So, who’s REALLY saying “We are not the valets of anyone?” The revolutionaries, yes, but what about his men? After all, post-revolution, it wasn’t UNCOMMON for officers to face the wrath of their men, their once guaranteed authority no longer enough to hold them up. Peyrol was able to assert his authority this time, but there’s NO guarantee that that will hold up. 
Himself
His men, however, aren’t the only Frenchmen being ordered to fire on Frenchmen, though. And, even though Peyrol’s presumably been at this long enough that I think he’s somewhat numbed, this is miles away from what he did to Papa Mazurier at the beginning as far as the scope. (Though both of them are also situations where Peyrol thought he could assert control getting away from him.)
I’ve already discussed the way that Lazare tends to excuse away things, it’s seen in Maniaque when he tells Ronan that the King’s rule comes from God, from before the dawn of time, and it’s shown here as well. When he sings, “Avant que le sang coule/Par la folie des foules” on one hand…that’s an obvious reminder to the revolutionaries to back down, but on the other…there’s something OFF about it, at least to me. If he was talking to the crowd of the revolutionaries, why not address them directly instead of refer to them as “des foules.” (Besides the fact that it didn’t fit the rhythm of the song as well.)

EXERCISE BRIEF:
Please continue the analysis of Peyrol and Lazare above, starting right after its final sentence.

DATASET SECTION:
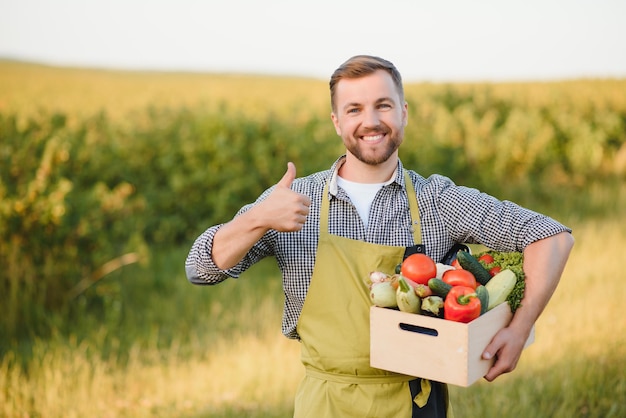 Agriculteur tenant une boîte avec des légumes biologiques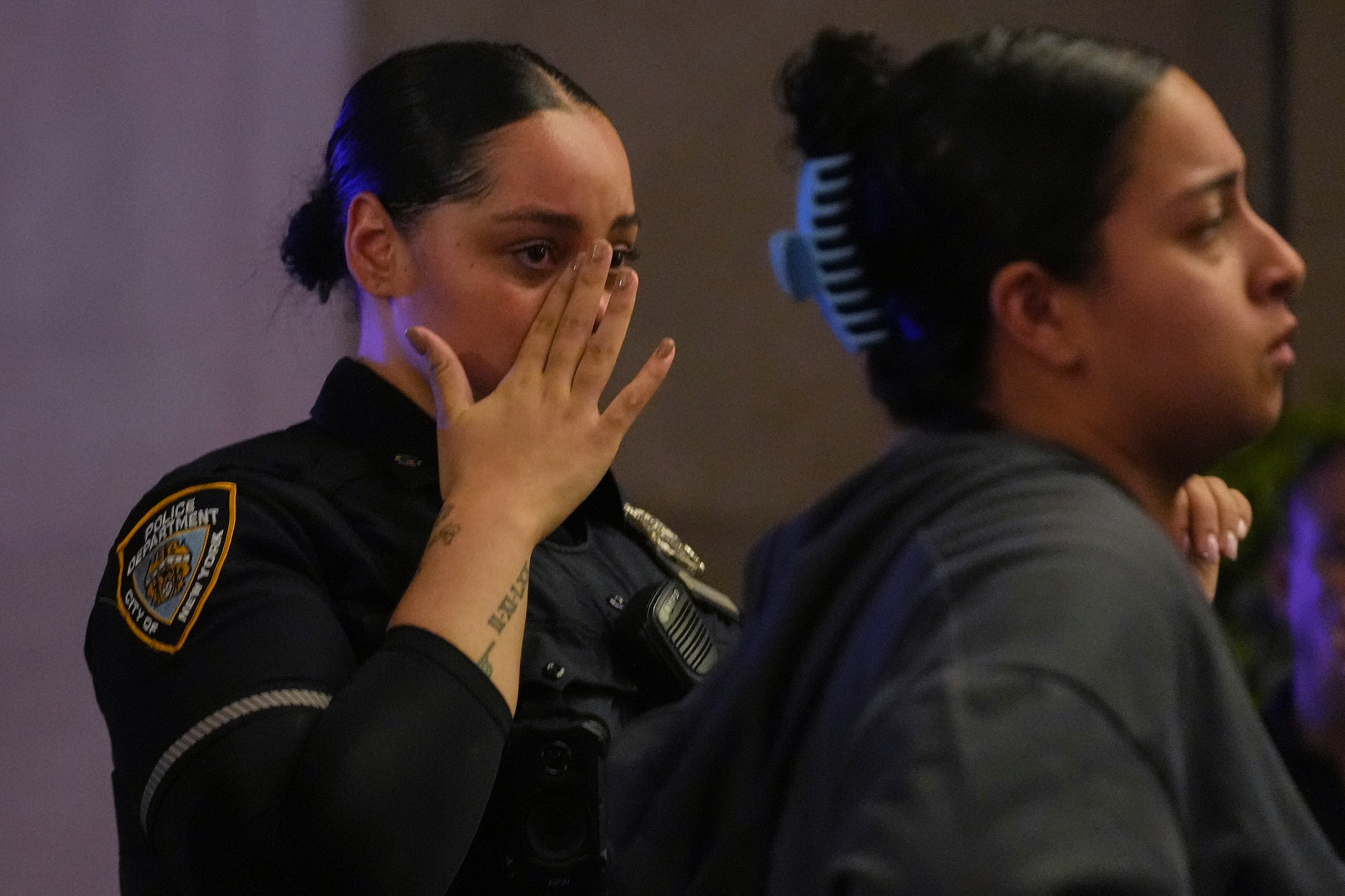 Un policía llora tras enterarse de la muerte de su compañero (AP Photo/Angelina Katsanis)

EXPECTED ANSWER:
He’s already beginning to justify his actions, lying to himself as his way of coping with what he’s going to do because, to him, there’s never BEEN another option. It’s always been the army, it’s always been unquestioning, unthinking loyalty. (Which is why Ronan’s very existence short circuits his brain on multiple levels.) And, more importantly, he keeps on doing it. “La sanction légitime.” Who cares if it’s legal or illegal? Not the revolutionaries. It doesn’t matter if it’s legitimate or not, they’re going to get shot one way or another. The men…probably not. It could work, as far as reminding them that this is a Very Official Order, but who would REALLY care? It functions as one more way that he tries to remove himself from his own involvement and guilt, trying to justify himself preemptively.  
“I am here on the King’s order, I am speaking with his voice on this issue, and if I don’t do this, more people will die.” He’s addressing the people, yes, but he’s also trying to prepare himself for what’s going to come next.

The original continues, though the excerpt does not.